Scan the records for the string "common"; copy each line where it occurs.

EXCERPTED RECORDS
:::::
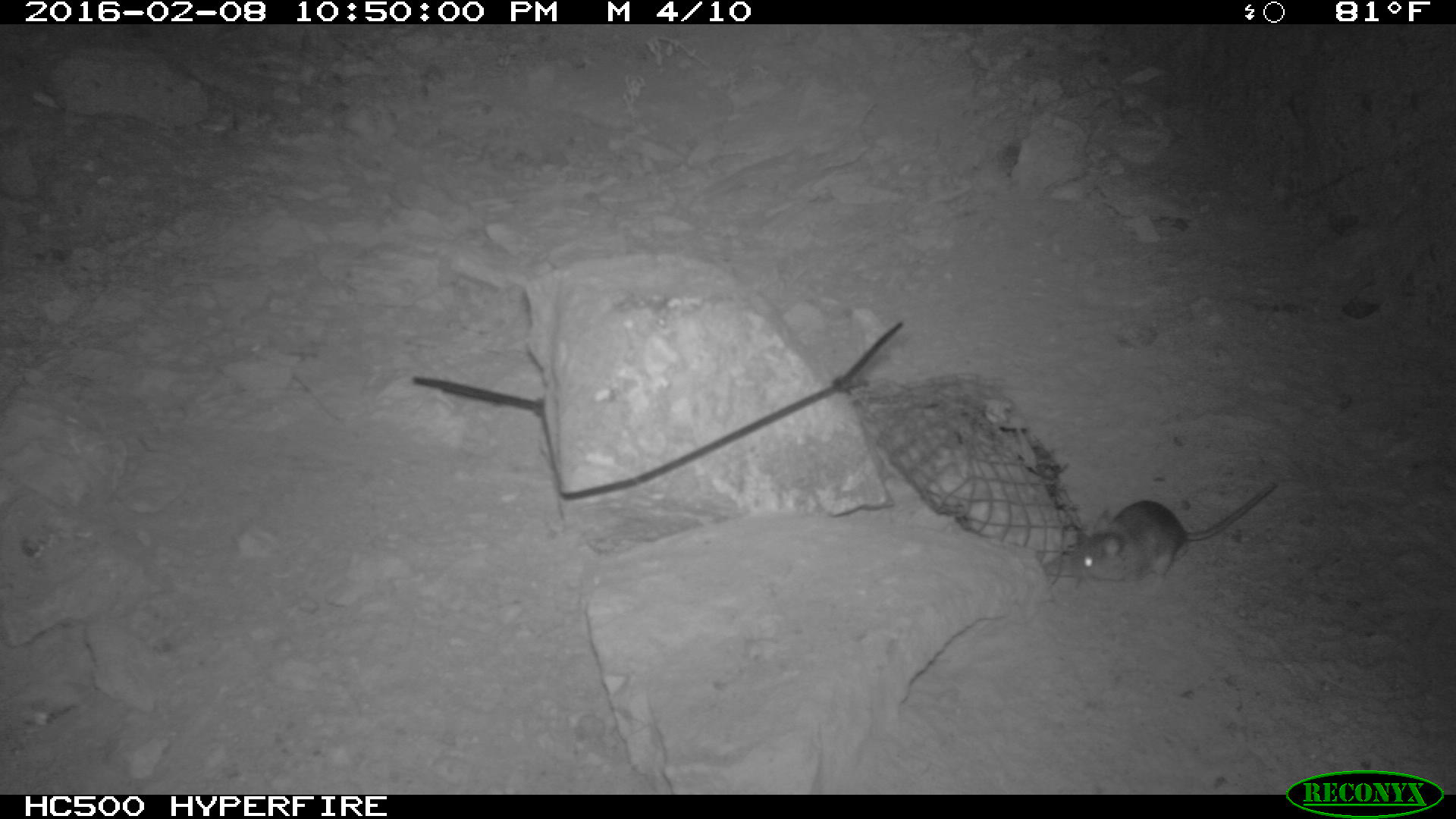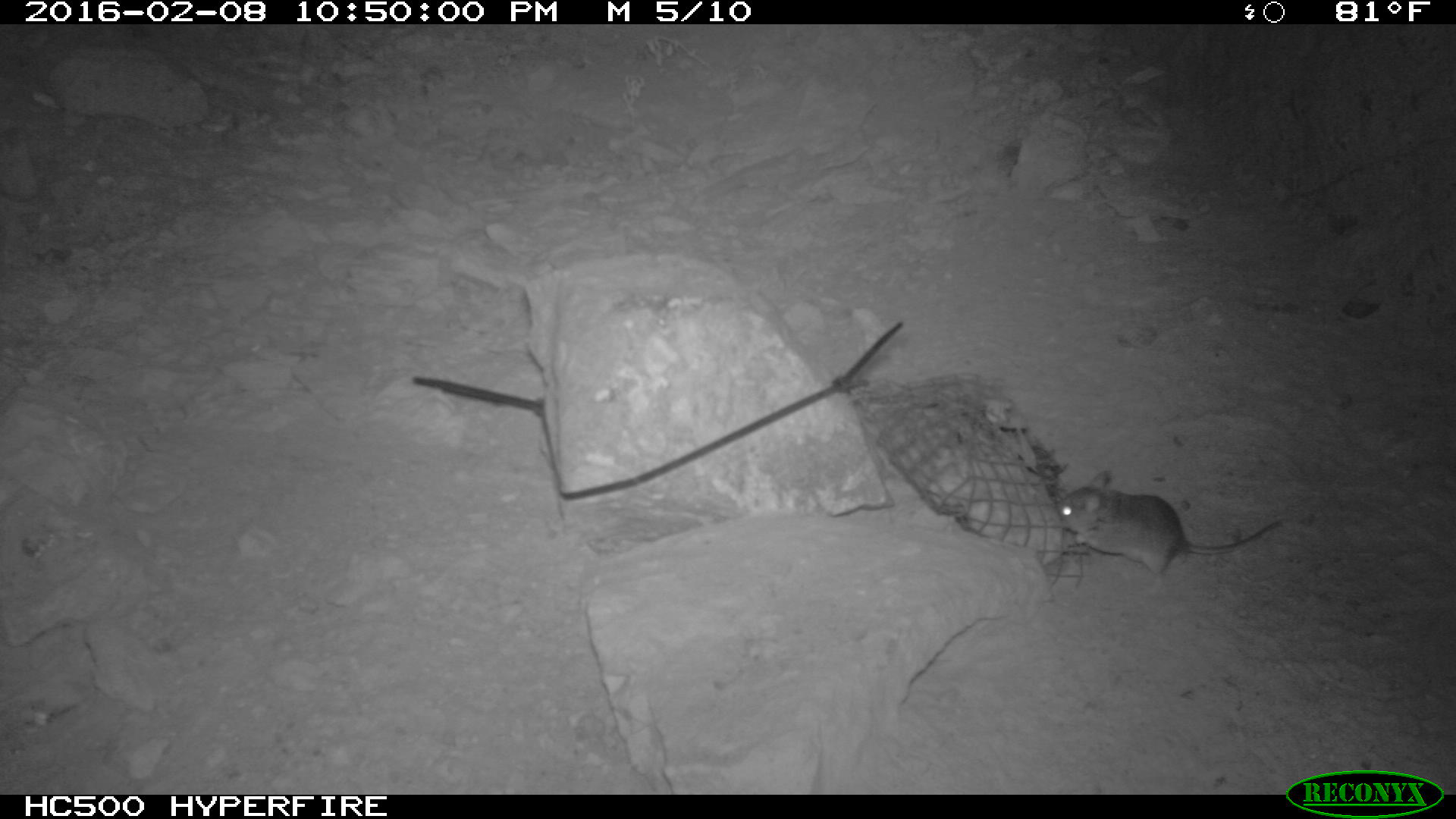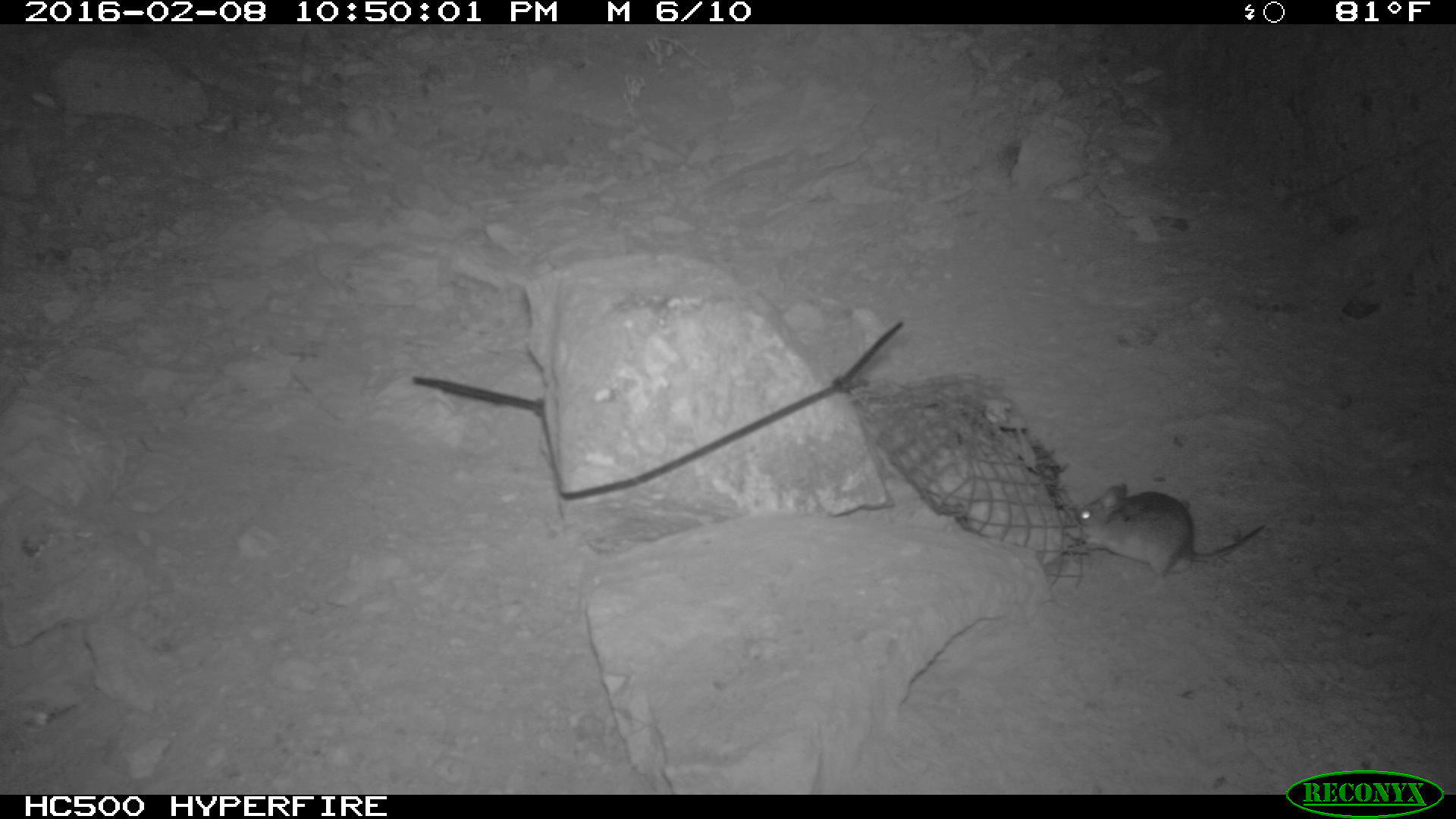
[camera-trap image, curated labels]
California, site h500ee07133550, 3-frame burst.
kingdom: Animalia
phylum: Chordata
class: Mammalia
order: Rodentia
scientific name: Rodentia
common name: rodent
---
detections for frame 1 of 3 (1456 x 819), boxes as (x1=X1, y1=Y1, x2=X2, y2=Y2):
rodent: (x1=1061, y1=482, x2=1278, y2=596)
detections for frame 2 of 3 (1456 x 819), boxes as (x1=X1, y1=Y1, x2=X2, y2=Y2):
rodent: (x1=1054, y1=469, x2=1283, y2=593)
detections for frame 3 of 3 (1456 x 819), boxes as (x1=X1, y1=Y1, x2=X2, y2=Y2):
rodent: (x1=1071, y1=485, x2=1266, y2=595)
:::::
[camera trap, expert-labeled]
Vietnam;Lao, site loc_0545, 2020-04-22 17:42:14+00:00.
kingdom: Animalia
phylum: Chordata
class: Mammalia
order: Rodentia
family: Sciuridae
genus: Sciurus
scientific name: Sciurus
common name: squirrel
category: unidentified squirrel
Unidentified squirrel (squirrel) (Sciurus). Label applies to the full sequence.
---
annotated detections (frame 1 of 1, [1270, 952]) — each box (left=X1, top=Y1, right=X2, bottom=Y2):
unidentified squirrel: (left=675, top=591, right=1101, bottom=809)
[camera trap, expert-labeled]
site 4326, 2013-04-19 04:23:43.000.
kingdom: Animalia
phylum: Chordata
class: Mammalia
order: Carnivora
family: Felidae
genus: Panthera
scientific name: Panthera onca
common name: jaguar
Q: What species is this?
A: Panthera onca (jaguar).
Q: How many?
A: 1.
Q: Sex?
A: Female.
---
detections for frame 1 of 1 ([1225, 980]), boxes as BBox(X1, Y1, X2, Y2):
:::::
ANSWER SECTION
common name: rodent
common name: squirrel
common name: jaguar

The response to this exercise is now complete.